▸ **TASK TO CARRY OUT**: Every record here needs to be written out again exactly.

**** DATA EXTRACTS

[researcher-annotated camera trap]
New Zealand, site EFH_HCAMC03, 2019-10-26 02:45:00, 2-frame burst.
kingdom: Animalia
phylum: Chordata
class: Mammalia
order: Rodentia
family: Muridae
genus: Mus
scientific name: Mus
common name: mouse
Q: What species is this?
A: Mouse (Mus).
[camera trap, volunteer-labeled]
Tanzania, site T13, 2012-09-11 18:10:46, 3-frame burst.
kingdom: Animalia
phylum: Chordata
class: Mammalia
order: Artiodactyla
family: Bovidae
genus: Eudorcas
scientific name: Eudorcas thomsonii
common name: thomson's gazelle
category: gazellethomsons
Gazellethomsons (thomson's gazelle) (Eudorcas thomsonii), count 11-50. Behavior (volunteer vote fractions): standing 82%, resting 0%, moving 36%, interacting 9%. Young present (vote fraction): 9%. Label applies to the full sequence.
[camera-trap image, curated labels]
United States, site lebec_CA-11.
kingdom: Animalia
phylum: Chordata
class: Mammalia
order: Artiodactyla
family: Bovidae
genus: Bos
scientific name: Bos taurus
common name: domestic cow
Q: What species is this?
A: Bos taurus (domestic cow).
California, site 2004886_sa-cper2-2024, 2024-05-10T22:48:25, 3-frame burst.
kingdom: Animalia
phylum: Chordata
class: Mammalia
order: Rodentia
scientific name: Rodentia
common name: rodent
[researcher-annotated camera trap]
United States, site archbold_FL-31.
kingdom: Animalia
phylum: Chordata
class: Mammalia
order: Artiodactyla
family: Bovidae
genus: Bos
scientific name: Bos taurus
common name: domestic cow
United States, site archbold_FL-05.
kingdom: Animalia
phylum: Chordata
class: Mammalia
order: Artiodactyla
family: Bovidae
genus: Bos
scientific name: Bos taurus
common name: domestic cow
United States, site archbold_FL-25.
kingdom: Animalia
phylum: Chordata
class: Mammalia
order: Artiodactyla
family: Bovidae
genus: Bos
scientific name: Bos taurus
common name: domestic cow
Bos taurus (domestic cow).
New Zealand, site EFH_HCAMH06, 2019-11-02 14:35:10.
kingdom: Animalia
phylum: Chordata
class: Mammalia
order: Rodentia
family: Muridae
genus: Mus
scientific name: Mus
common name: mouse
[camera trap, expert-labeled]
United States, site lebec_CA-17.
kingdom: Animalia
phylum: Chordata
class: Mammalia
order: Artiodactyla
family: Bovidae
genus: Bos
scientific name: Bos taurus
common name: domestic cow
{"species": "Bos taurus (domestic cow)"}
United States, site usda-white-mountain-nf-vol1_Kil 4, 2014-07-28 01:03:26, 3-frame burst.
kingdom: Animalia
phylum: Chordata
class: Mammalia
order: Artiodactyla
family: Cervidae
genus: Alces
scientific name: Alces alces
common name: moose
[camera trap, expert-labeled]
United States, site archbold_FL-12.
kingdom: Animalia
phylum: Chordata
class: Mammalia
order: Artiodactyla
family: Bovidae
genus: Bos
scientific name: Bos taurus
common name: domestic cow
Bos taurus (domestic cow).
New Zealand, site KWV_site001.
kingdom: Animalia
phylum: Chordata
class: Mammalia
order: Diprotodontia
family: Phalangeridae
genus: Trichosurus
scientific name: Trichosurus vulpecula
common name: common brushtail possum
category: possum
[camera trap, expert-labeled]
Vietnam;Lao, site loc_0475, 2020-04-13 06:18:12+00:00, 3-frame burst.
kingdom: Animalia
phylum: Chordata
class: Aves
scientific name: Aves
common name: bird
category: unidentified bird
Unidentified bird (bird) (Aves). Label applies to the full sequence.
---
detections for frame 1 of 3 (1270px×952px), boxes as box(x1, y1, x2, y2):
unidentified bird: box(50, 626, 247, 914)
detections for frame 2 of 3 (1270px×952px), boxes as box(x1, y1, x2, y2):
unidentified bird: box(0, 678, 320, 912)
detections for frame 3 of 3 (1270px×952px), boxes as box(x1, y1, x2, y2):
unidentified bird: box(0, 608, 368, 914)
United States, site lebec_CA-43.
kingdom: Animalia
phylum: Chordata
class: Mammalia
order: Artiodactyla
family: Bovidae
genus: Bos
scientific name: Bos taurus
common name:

********

▸ **WRITTEN REPLY**:
[researcher-annotated camera trap]
New Zealand, site EFH_HCAMC03, 2019-10-26 02:45:00, 2-frame burst.
kingdom: Animalia
phylum: Chordata
class: Mammalia
order: Rodentia
family: Muridae
genus: Mus
scientific name: Mus
common name: mouse
Q: What species is this?
A: Mouse (Mus).
[camera trap, volunteer-labeled]
Tanzania, site T13, 2012-09-11 18:10:46, 3-frame burst.
kingdom: Animalia
phylum: Chordata
class: Mammalia
order: Artiodactyla
family: Bovidae
genus: Eudorcas
scientific name: Eudorcas thomsonii
common name: thomson's gazelle
category: gazellethomsons
Gazellethomsons (thomson's gazelle) (Eudorcas thomsonii), count 11-50. Behavior (volunteer vote fractions): standing 82%, resting 0%, moving 36%, interacting 9%. Young present (vote fraction): 9%. Label applies to the full sequence.
[camera-trap image, curated labels]
United States, site lebec_CA-11.
kingdom: Animalia
phylum: Chordata
class: Mammalia
order: Artiodactyla
family: Bovidae
genus: Bos
scientific name: Bos taurus
common name: domestic cow
Q: What species is this?
A: Bos taurus (domestic cow).
California, site 2004886_sa-cper2-2024, 2024-05-10T22:48:25, 3-frame burst.
kingdom: Animalia
phylum: Chordata
class: Mammalia
order: Rodentia
scientific name: Rodentia
common name: rodent
[researcher-annotated camera trap]
United States, site archbold_FL-31.
kingdom: Animalia
phylum: Chordata
class: Mammalia
order: Artiodactyla
family: Bovidae
genus: Bos
scientific name: Bos taurus
common name: domestic cow
United States, site archbold_FL-05.
kingdom: Animalia
phylum: Chordata
class: Mammalia
order: Artiodactyla
family: Bovidae
genus: Bos
scientific name: Bos taurus
common name: domestic cow
United States, site archbold_FL-25.
kingdom: Animalia
phylum: Chordata
class: Mammalia
order: Artiodactyla
family: Bovidae
genus: Bos
scientific name: Bos taurus
common name: domestic cow
Bos taurus (domestic cow).
New Zealand, site EFH_HCAMH06, 2019-11-02 14:35:10.
kingdom: Animalia
phylum: Chordata
class: Mammalia
order: Rodentia
family: Muridae
genus: Mus
scientific name: Mus
common name: mouse
[camera trap, expert-labeled]
United States, site lebec_CA-17.
kingdom: Animalia
phylum: Chordata
class: Mammalia
order: Artiodactyla
family: Bovidae
genus: Bos
scientific name: Bos taurus
common name: domestic cow
{"species": "Bos taurus (domestic cow)"}
United States, site usda-white-mountain-nf-vol1_Kil 4, 2014-07-28 01:03:26, 3-frame burst.
kingdom: Animalia
phylum: Chordata
class: Mammalia
order: Artiodactyla
family: Cervidae
genus: Alces
scientific name: Alces alces
common name: moose
[camera trap, expert-labeled]
United States, site archbold_FL-12.
kingdom: Animalia
phylum: Chordata
class: Mammalia
order: Artiodactyla
family: Bovidae
genus: Bos
scientific name: Bos taurus
common name: domestic cow
Bos taurus (domestic cow).
New Zealand, site KWV_site001.
kingdom: Animalia
phylum: Chordata
class: Mammalia
order: Diprotodontia
family: Phalangeridae
genus: Trichosurus
scientific name: Trichosurus vulpecula
common name: common brushtail possum
category: possum
[camera trap, expert-labeled]
Vietnam;Lao, site loc_0475, 2020-04-13 06:18:12+00:00, 3-frame burst.
kingdom: Animalia
phylum: Chordata
class: Aves
scientific name: Aves
common name: bird
category: unidentified bird
Unidentified bird (bird) (Aves). Label applies to the full sequence.
---
detections for frame 1 of 3 (1270px×952px), boxes as box(x1, y1, x2, y2):
unidentified bird: box(50, 626, 247, 914)
detections for frame 2 of 3 (1270px×952px), boxes as box(x1, y1, x2, y2):
unidentified bird: box(0, 678, 320, 912)
detections for frame 3 of 3 (1270px×952px), boxes as box(x1, y1, x2, y2):
unidentified bird: box(0, 608, 368, 914)
United States, site lebec_CA-43.
kingdom: Animalia
phylum: Chordata
class: Mammalia
order: Artiodactyla
family: Bovidae
genus: Bos
scientific name: Bos taurus
common name:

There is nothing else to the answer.